After last year’s disaster, things are looking better.

maryland spring practice Alexander Jonesi

The Maryland football program is coming off a season in which it threw an FBS-leading 29 interceptions.

When DJ Durkin and Maryland’s new coaching staff came to town, they immediately emphasized cutting down on turnovers — and they haven’t stopped since.

In 13 years of studying football, Maryland offensive coordinator Walt Bell has concluded this:

"When we won the turnover and explosive play battle, we won 99.89 percent of the time. So if you can just not turn the ball over, you’ve got a great chance to win. That’s half the variables we got to control," he told reporters Wednesday.

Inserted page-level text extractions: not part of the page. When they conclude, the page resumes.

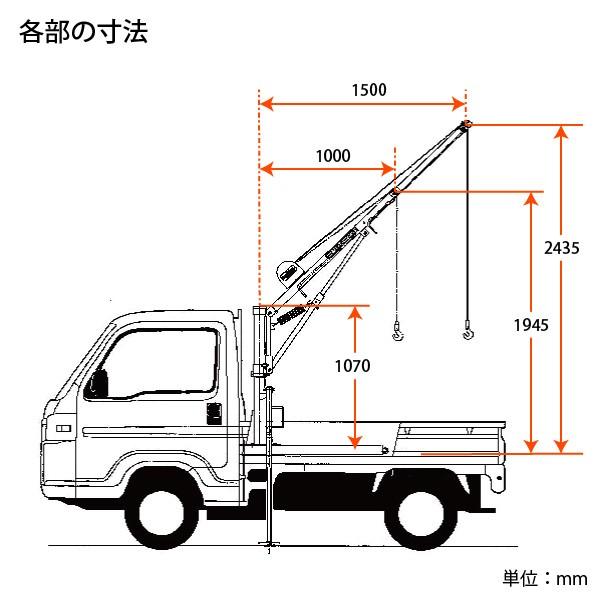 各部の寸法

1500

1000

2435

1945

1070

単位：mm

Bell’s Maryland offense now starts every practice with ball-security drills, including snaps, handoffs and passes. But with Bell, it goes deeper than that.

"It’s the daily emphasis," he said. "It’s having a CSI-type investigation in my meeting room with the quarterbacks any time there’s an interception. Really studying the hows, the whys, the ‘what caused this?’"

Maryland had horrible turnover luck two years ago, so things figured to improve, at least from that perspective, in 2015. They didn’t. In 2016, small sample size be damned, Maryland’s turnover luck has been much better. After two games last season, Maryland had four interceptions. Going in to Saturday’s game against UCF, the team hasn’t thrown one yet. No turnovers is a good sign, as is an improvement in expected turnover margin.


Turnover margin Expected turnover margin
2015 rank 109 125
2016 rank(so far) 42 35
Via SB Nation's Bill Connelly.

Last year, Maryland's turnover margin was bad, but the team's expected turnover margin was even worse. This year, the Terps' turnover margin is solid, and their expected margin is even better. That means there's more than luck to this good start.

"At the end of the day, if you just protect the football, you have a chance," Bell said. "Hopefully, schematically, what we do offensively creates enough explosiveness where the offense excels."

An improved quarterback with a simplified mission

As the thrower of 13 of Maryland’s interceptions last year, quarterback Perry Hills has been the subject of much scrutiny early on. So far, he’s aced whatever tests he’s been given.

Bell opened camp this summer saying his quarterbacks would not throw as many interceptions as they did last season because he wasn’t asking them to do as much. So far, it seems his message has resonated. Still, that first turnover is going to happen eventually. It very well could be against UCF.

"It’s gonna happen," Hills said. "You just can’t focus on it. You just gotta do what you’re supposed to do. Two hands on the ball, make the right reads and who knows, it might not happen. But you can’t think about that because then you’ll play scared and make more mistakes."

Bell joked around with Hills this week, saying, "I can’t wait for you to throw an interception just to see how you react."

"Obviously he doesn’t want me to throw any interceptions," Hills said, "but in football, a tipped ball, something will happen. But just how you react. You can’t go down in the tank. You have to forget about it."

Note: If Maryland turns the ball over this week, don’t blame us. It was bound to happen eventually.